Let me see if I can help here, maybe a peer-discussion (from
chimpanzee to chimpanzee so to say ;-) will work better than
inter-species communication with homo sapiens.

On Fri, 24 May 2002, mark wrote:

> " 'perldoc' is not recognised as an internal or external command, operable
> program or batch file "

I don't use Windows (anymore -- thank goodness:-), but I should think
that any self-respecting Perl port (or is it a distribution?) would
include perldoc... Try searching for it maybe.

> transliterate : Websters New World : to write in the characters of another
> alphabet.

transliterate : Unix Old Regexen : to replace characters from one set
with those from another.

>
> The c/ switch passes over the characters in the scalar found in "pat1"
> leaving them unchanged and renders all others to hex. ($value=~tr/pat1//c;)
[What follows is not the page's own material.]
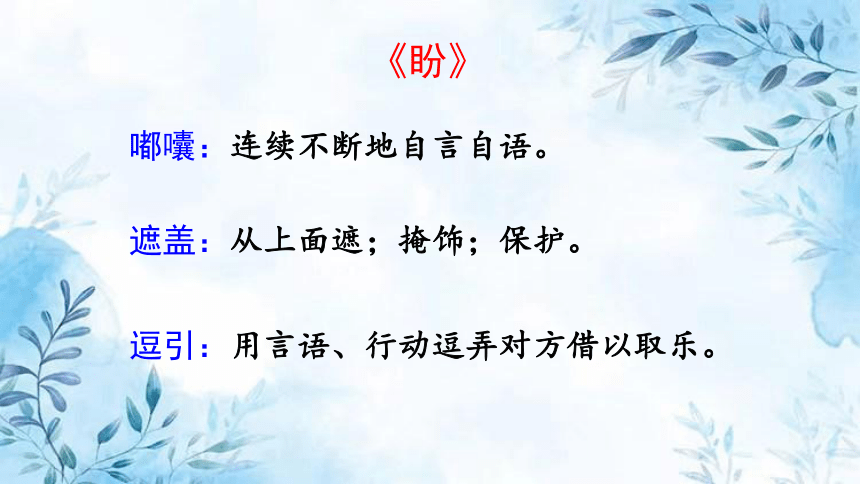 《盼》

嘟囔：连续不断地自言自语。

遮盖：从上面遮；掩饰；保护。

逗引：用言语、行动逗弄对方借以取乐。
The /c switch, as far as I understand it, "inverts" the character set
pat1, that is, if you had tr/pat1/pat2/ that would replace the
characters in pat1 with those in pat2, and if you had tr/pat1/pat2/c
that would replace all the characters NOT in pat1.

I am not sure what you mean by "render in hex", but I'm fairly sure
that it has nothing to do with /c... Maybe you want to read this part
of the discussion again:

> > In my example hex was used to represent characters that can't be
> > displayed just like "A", "\x41" and "\101" are all different
> > representations of the character 'A' and "\t", "\x09", "\011" and "\cI"
> > are all ways to represent the TAB character.

>
> The /d deletes all characters not found in pat1.
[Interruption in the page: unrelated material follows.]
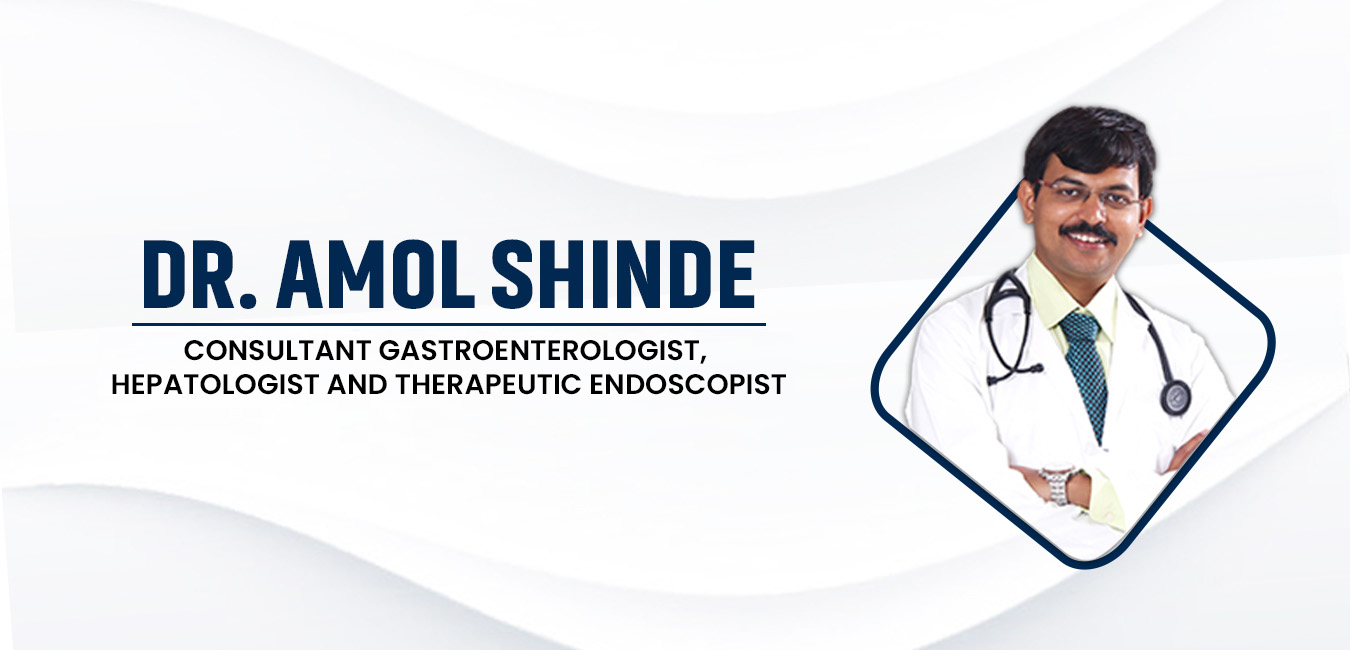 DR. AMOL SHINDE

CONSULTANT GASTROENTEROLOGIST, HEPATOLOGIST AND THERAPEUTIC ENDOSCOPIST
The /d switch asks Perl to delete the characters found in pat1 (if
that is what we shall call it) for which no replacements could be
found in pat2 -- that is, if pat1 is longer than pat2, the "excess"
characters are deleted.

(The "not" in that sentence comes from the /c, not the /d)

So, I hope this sheds some light on the matter. If it doesn't, go read
perlre either with your local perldoc or wherever.

And if any of the Homo Sapiens (whatever is the plural of that?), or
any other greater beings around happens to find a mistake in this
post, please do point it out :-)

HTH,

        Elias

-- 
"There are people who don't like capitalism, and there are people who don't like PCs,
but there's no one who likes the PC who doesn't like Microsoft."